I'm old enough to remember the party line... and the phone numbers that were 6-4831


----------



## rjbphd (Feb 5, 2010)

One of my customer have one in the basement..I get blisters on my finger tip from using it.


----------



## Adamche (Feb 10, 2012)

try sending a text message with that sucker!


----------



## Titan Plumbing (Oct 8, 2009)

Our 1st phone number was PE8-7457.


----------



## LEAD INGOT (Jul 15, 2009)

DUNBAR PLUMBING said:


> I'm old enough to remember the party line... and the phone numbers that were 6-4831


 Yeah, it seems now we are more concearned with the gubment listening to our calls. Hell, partyline days, you could hear half of the towns dirty laundry.


----------



## Phat Cat (Apr 1, 2009)

They were fun to use when you were mad. :yes: Pushing buttons, not the same satisfaction. :no:


----------



## AWWGH (May 2, 2011)

Okay, I can remember rotary phones....But party lines? :no:

At the age of 26 I was able to catch the last decade of the rotary....Almost


----------



## Richard Hilliard (Apr 10, 2010)

I was half expecting to see the old 50 pound ma bell black phones that had a table of its own. The phone on the wall was available well after party lines. The first two letters were alphabet and the rest were numbers GL3-6789.

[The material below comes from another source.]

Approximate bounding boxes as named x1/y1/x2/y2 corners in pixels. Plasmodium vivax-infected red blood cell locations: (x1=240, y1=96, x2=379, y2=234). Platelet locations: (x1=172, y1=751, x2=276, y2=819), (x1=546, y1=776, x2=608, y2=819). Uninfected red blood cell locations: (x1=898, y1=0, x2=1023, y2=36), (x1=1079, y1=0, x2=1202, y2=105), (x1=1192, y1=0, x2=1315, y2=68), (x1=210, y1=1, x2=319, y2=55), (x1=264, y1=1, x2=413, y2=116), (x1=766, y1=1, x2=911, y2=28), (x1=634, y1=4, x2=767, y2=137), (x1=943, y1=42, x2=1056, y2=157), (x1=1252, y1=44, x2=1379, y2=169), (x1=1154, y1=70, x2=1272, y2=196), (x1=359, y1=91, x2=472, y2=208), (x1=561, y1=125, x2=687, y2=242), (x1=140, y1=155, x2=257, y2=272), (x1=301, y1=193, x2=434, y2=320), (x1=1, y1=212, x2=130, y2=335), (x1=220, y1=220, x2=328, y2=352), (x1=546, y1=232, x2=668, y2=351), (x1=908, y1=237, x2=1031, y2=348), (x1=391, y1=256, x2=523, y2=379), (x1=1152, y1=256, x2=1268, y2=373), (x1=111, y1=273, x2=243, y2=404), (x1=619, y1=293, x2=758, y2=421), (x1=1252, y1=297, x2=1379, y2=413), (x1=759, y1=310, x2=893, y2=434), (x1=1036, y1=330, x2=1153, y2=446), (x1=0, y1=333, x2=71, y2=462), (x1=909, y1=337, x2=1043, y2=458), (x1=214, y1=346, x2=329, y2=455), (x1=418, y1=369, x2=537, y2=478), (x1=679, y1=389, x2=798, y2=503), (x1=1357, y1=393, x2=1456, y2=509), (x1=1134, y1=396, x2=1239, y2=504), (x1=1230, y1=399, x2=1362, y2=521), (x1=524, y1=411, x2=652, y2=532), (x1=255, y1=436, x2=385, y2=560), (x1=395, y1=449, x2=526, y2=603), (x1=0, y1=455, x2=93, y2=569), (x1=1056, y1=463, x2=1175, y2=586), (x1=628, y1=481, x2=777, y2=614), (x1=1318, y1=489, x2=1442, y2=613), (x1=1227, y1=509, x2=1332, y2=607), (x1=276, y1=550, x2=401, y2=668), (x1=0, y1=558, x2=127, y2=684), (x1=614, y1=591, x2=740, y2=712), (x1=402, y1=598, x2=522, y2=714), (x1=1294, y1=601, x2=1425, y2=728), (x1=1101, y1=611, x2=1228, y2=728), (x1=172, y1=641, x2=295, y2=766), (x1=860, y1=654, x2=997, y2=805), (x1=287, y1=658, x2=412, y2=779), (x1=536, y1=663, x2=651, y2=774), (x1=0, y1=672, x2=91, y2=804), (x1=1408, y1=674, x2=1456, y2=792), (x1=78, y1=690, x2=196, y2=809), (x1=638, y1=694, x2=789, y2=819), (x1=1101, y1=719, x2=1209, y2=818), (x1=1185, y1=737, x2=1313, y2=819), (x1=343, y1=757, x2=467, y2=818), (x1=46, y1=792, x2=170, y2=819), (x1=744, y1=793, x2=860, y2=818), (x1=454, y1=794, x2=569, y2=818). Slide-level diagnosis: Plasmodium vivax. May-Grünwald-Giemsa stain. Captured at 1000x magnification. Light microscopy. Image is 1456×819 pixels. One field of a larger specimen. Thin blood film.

I can remember the wall phone and a cord stretched and intertwined 50 feet. LOL They came in the same colors as plumbing fixtures golden harvest, avocado, Lucerne blue, yellow, black and white. Kohler, Borg Warner, Dixie were the big names in china fixtures. Republic water heaters were the norm. Faucets were central brass, sayco and Briggs and the kohler niedecker shower valves. I cannot believe I remember this crap.


The Dixie toilet had 4 bolts to hold the tank.
Then came the two toned crap. LMAO


----------



## ChrisConnor (Dec 31, 2009)

Those Dixie toilets don't take much torque on those four bolts either. Broke a few of them.


----------



## Airgap (Dec 18, 2008)

That's from when, slamming the phone down(hanging up) on somebody really meant something....:yes:


----------



## Tommy plumber (Feb 19, 2010)

Ahh, the good old days before all this caller ID. I used to prank people when I was a kid and they never knew who you were......:laughing:.......back then, even the FBI needed a few minutes to do a trace.


----------



## Keefer w (Jan 26, 2012)

Dammit if ya misdialed


----------



## easttexasplumb (Oct 13, 2010)

Airgap said:


> That's from when, slamming the phone down(hanging up) on somebody really meant something....:yes:


 
I think there is an app for that :laughing:


----------



## ChrisConnor (Dec 31, 2009)

Airgap said:


> That's from when, slamming the phone down(hanging up) on somebody really meant something....:yes:


I never understood why people made a big deal about slamming the phone down. It's not like people could hear it or feel the slam.


I remember when some of those phones were hard wired to the wall. 

There's still some of them in old houses where the telephone is a central point in the room with a special area for sitting and a built in bureau. In some of these, the phone is in a decorative cabinet.


----------



## Airgap (Dec 18, 2008)

ChrisConnor said:


> I never understood why people made a big deal about slamming the phone down. It's not like people could hear it or feel the slam.
> 
> 
> I remember when some of those phones were hard wired to the wall.
> ...


I think it had more to do with how it made the hanger upper feel....:laughing:


----------



## Piper34 (Oct 10, 2011)

I've busted my share of those they were my dads he should've kicked my a. Ss More that's when ass kicking meant just that not abuse ring. Ring


----------